No, racist economic conservatives moved to the GOP, while racist economic progressives stayed with the Democrats.
This rarely happens because it’s more profitable for both the disenchanted base and the other party for a switch to happen. Evangelicals are not generally economic conservatives and nothing in their religious beliefs makes them so. What is more likely is that as the Democratic Party becomes more minority and thus more overtly religious, white evangelicals will also find a home there.
The big wildcard is abortion, an issue which unlike most social issues does not automatically move to the left over time. If anything, pro-lifers have gained ground in recent decades and young people are more likely to be pro-life than ever.
That’s why I don’t take demographic changes dooming one or the other parties seriously, Stuff changes too much and different demographics move around for different reasons. You cannot guarantee that any particular group is going to be aligned with any particular party 30 years from now.
The bolded seems like wishful thinking.
There has been no evidence presented to show that sentiment (assuming it even existed) having any effect on the recall election.
I don’t really want to get involved because it’s sort of a mugs game as states drift back and forth all the time, but I did want to point out the final statement above - that LGBT tend to be wealthier - is a matter of some dispute.
I don’t care how rich a gay person is, he/she isn’t going to say: “Gee, I’m rich! That means I’m going to ignore how Republicans wanted to deny me the right to marry the person I love!”
A lot depends on what the Democratic coalition looks like. If it’s heavily Latino and heavily catholic and barely tolerates feminists and gays, that shuffles the coalitions.
Four decades after Roe v Wade, I’m not seeing Catholics as reliable Republican voters. I don’t think gay marriage is going to work any better than abortion in turning Catholics into Republicans.

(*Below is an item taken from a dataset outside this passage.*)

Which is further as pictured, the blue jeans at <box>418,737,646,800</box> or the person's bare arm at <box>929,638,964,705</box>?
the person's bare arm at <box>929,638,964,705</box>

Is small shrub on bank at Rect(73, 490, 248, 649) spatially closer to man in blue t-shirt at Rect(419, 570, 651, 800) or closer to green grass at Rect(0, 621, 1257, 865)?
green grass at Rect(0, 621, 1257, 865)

Of course they won’t become Republicans. No need, since they’ll be controlling the Democratic Party in 30 years. They can just make it fit their image. Right now they have to play ball, be good team players, because white liberals control the party. That won’t be true 30 years from now.
LOL if you think that any group in the US is moving in an anti-gay marriage direction. In 30 years no one will care because (nearly) everyone will accept gay marriage.

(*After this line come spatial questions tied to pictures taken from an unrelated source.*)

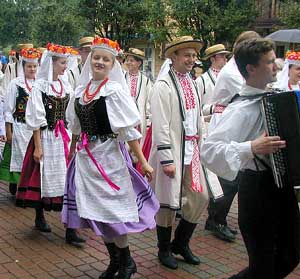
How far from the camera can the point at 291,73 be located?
5.95 meters

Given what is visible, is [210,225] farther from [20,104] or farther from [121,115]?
[20,104]

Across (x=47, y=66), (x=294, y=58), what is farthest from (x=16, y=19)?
(x=294, y=58)

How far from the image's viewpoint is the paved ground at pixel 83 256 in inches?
173

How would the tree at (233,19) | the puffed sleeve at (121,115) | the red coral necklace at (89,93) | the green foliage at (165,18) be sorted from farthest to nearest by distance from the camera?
the green foliage at (165,18), the tree at (233,19), the red coral necklace at (89,93), the puffed sleeve at (121,115)

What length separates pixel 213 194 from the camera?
15.8 ft

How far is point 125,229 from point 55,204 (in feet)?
4.88

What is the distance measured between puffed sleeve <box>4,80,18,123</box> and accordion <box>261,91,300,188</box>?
3951 mm

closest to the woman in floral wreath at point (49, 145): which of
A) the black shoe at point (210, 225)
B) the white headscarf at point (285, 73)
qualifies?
the black shoe at point (210, 225)

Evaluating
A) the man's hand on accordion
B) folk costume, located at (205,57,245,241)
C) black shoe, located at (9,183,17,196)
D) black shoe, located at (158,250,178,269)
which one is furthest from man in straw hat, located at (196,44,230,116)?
the man's hand on accordion

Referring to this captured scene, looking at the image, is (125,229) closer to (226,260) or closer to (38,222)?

Won’t be necessary if the Republican party continues to act as it has been. Republicans have needed no help from Democrats in ‘keeping the divisions up’.
But it’s not just Republicans. Every time there’s a referendum to add an amendment to a state constitution prohibiting gay marriage it wins by a huge margin. So there must be many democrats and independents voting for it too.
A lot of those laws were passed 10+ years ago. Cultural shifts have been fairly consistent about gay marriage, and many states have hit or are hitting the 50% support range. So you can’t use laws passed 10-20 years ago to describe legal attitudes towards gay marriage now.
Looking into it, Kerry won Oregon by 4%, Obama won it by about 12% in 2012.
Florida went from a 5 point gap for Bush in 2000 to a 1 point gap for Obama in 2012. But Gore/Bush were tied in 2000. So I don’t know how much Florida is moving to the left.
I wonder why Missouri (or WV) are moving to the right? Missouri has Kansas city and St. Louis, you’d assume those cities would move the state leftward.
You mean the Democrats are trying to correct an actual, statistical discrepancy (which, contrary to Republican talking heads, actually exists even when things like experience are taken into account)? How dare they!
Perhaps they should first correct the discrepancy in their own offices. Starting with the administration.
And even if I acknowledged the validity of the attempt, at some point more laws isn’t the solution. But that’s Democratic thinking: if the old laws don’t work, don’t bother trying to enforce them. Just pass new laws that won’t be enforced!
West Virginia is probably about fossil fuels. This administration is overtly hostile to fossil fuels so any state dependent on them is going to have a big problem with the government.
I also still think that Obama rearranges the electoral map a little. I suspect that a generic Democrat cannot compete in North Carolina the way he did. Although if the election were held today, Clinton could win a Reaganesque landslide.